Да и способ существования радикалов 1870-х годов, их мироощущение наводят на некоторые размышления. Простота жизни, доходящая до бедности, жертвенность, вырастающая из страданий за «униженных и оскорбленных» (ну, и из веры в сверхвозможности интеллигенции, конечно), покаяние («кающийся дворянин»), иногда доводящее наиболее экзальтированных представителей радикалов до самоубийства из-за того, что «принес людям мало пользы», – все это, согласитесь, не похоже на поведение сугубо светских политиков. Наконец, понятие «народ». Для революционеров это была не просто массовая сила, союзник в борьбе с правительством, но объект глубокой веры, средоточие всей жизни сегодняшней России и единственная надежда на ее будущее благополучие.
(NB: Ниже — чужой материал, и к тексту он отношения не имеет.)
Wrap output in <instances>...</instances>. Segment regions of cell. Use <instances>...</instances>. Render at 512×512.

Недаром известный землеволец и народоволец А. Д. Михайлов даже в письмах к близким, где совсем не обязательно было демонстрировать свои убеждения, писал это слово с большой буквы. Неудивительно, что в среде народничества начала 1870-х годов зародилось и настоящее религиозное течение, некая разновидность толстовства – секта «богочеловечества», или «маликовщина». Показательно и то, что большого распространения это течение не получило, и его сторонники вынуждены были эмигрировать в США.